OCR4wikisource icon indicating copy to clipboard operation
OCR4wikisource copied to clipboard

Run do_ocr.py automatically when pages are not equal

Open ravidreams opened this issue 9 years ago • 3 comments

Run do_ocr.py automatically when pages are not equal at the end of first do_ocr.py run. Right now, it waits for user input.

ravidreams avatar Feb 17 '16 15:02 ravidreams

It will create endless loop, because we are using third party tool (Google drive) and ocr depends on scan page quality, so manual input necessary. so after first run completed next three/four time can be set re-run automatically. For next run should be done by user and there may be two option

  1. re-run
  2. skipped the undone page

skipped page as describe #38 can be added here for complete the full ocr process.

jayantanth avatar Feb 18 '16 02:02 jayantanth

I see.
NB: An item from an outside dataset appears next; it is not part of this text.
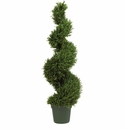 4' Rosemary Spiral Silk Tree (Indoor/Outdoor)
How about limiting the iteration to 1 or 2 times only and then request manual input? This way, endless loop can be avoided.

But, this automatic feature is necessary if we are going to run batch of files together without the need for editing config.ini every time for new file. When the tool moves to the cloud, this might be necessary.

ravidreams avatar Feb 18 '16 10:02 ravidreams

This is needed. Happening to me almost every time. At least run do_ocr.py second time automatically, if some pages are not OCRed. After that we can do it manually.

bodhisattwawiki avatar Mar 27 '17 17:03 bodhisattwawiki